|Date(s):||September 20, 1816|
|Location(s):||INDIAN LANDS, Tennessee|
|Tag(s):||Economy, Migration/Transportation, Race-Relations, War|
|Course:||“Rise And Fall of the Slave South,” University of Virginia|
|Rating:||2.33 (3 votes)|
The treaty of 1816, which was the second treaty in a succession of three, took place between Generals Jackson, Meriwether, Franklin and the Chickasaws. Arranged by George Colbert, spokesman for the Chickasaw Nation, delegations were held at the Chickasaw Council House. During negotiations, Jackson was known for not wanting to war with the Chickasaws. Instead, Jackson and the other treaty commissioners used coercion and bribery in order to gain about 20 million acres of land in Tennessee.
The conditions of the treaty were that the United States paid 12,000 annually for ten years to the Chickasaws in exchange for the lands on the east and north side of the Tennessee River. This exchange also included land on the south side of the Tennessee River obtained from the Creek Indians.
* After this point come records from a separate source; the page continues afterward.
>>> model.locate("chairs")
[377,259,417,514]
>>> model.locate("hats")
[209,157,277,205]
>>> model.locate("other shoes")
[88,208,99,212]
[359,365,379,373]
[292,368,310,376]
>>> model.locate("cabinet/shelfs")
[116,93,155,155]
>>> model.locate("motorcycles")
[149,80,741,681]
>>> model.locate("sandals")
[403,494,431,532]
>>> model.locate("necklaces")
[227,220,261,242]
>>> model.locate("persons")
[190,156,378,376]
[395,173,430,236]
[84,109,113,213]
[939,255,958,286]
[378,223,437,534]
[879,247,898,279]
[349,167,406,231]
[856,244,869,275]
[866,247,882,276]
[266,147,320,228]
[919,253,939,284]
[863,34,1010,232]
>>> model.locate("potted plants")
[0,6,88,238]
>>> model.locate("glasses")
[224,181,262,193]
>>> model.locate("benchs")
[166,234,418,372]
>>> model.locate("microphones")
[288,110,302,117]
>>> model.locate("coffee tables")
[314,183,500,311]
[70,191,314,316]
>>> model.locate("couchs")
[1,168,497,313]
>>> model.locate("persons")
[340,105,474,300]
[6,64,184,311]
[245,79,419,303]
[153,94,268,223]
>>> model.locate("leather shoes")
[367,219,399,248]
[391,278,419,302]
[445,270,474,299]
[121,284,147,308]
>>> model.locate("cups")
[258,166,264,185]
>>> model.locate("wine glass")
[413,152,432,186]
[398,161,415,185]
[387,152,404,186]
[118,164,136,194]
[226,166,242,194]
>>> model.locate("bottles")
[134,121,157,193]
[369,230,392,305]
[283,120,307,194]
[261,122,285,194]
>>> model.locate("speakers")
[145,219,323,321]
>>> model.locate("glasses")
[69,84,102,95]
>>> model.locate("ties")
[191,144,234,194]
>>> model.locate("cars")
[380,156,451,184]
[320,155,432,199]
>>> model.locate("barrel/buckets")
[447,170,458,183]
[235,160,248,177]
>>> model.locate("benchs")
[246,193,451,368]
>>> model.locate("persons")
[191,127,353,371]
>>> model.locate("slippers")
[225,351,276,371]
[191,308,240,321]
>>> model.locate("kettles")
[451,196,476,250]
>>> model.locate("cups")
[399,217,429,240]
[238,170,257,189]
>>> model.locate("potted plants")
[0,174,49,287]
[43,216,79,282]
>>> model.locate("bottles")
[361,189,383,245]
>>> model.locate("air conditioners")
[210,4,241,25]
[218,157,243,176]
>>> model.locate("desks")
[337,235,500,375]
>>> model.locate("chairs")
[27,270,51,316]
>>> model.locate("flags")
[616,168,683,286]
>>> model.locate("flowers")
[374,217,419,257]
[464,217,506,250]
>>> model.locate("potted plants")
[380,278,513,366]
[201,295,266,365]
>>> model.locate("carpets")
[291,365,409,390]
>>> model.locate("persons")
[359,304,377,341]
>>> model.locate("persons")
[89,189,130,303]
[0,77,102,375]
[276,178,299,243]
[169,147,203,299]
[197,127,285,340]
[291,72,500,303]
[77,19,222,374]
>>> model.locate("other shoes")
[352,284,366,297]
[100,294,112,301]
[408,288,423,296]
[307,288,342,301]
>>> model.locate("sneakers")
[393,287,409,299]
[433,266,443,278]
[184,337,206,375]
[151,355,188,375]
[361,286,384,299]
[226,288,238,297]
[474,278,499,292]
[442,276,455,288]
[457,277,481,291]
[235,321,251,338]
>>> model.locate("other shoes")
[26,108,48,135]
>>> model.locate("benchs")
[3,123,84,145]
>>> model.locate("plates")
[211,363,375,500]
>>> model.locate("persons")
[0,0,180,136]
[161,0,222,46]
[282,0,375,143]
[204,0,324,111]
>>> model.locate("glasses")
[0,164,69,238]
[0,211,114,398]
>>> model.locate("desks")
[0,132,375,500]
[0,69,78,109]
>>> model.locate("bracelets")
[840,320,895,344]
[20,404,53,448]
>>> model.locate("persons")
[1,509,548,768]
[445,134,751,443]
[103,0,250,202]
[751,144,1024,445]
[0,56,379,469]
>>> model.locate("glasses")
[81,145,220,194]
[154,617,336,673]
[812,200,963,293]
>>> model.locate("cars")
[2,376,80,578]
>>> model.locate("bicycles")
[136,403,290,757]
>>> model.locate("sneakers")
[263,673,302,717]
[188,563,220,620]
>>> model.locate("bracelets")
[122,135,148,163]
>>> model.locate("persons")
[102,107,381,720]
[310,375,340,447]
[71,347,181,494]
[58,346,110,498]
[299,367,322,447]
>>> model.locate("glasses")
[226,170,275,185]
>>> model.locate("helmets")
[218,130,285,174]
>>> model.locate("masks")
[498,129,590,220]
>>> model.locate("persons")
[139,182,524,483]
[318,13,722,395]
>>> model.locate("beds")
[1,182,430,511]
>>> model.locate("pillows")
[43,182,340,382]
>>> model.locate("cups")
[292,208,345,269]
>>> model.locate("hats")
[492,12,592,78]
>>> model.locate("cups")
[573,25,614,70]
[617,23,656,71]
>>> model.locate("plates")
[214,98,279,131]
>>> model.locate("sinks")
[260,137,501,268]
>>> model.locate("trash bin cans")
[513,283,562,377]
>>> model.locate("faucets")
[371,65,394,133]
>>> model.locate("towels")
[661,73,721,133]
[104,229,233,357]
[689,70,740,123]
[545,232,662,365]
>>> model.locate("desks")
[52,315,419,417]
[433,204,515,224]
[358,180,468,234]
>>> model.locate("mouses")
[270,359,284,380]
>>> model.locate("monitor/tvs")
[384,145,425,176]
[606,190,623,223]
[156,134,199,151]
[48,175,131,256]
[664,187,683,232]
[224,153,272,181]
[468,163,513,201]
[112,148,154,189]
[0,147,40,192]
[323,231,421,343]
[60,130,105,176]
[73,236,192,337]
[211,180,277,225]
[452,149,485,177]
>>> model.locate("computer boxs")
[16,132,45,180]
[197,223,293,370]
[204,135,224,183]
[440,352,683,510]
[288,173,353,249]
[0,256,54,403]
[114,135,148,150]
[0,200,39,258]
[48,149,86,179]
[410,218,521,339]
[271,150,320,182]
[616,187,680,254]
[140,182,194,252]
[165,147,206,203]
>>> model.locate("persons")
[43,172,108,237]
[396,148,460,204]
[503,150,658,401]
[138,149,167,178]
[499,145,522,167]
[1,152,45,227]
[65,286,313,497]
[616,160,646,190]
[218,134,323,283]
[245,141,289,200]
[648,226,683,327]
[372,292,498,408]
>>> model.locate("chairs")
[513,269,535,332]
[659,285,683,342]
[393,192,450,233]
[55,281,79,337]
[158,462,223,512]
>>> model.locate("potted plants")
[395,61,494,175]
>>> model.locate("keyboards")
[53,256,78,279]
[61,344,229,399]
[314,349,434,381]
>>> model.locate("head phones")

The general sentiment in the South was confidence that this treaty helped to settle animosities between the Americans and the Natives. Much of the Chickasaw land given to the U.S. was being encroached on by neighboring Cherokee tribes and non-Indian travelers, which was probably a major reason to why the Chickasaws agreed to the treaty conditions. By giving this land to the U.S., the Chickasaws no longer had to be responsible for protecting their land from the Cherokee invaders. Also, the treaty helped to regulate the traveling of non-Indians through their land. Finally out of appreciation, the U.S. gave George Colbert a four by four mile tract of land on the north side of the Tennessee River.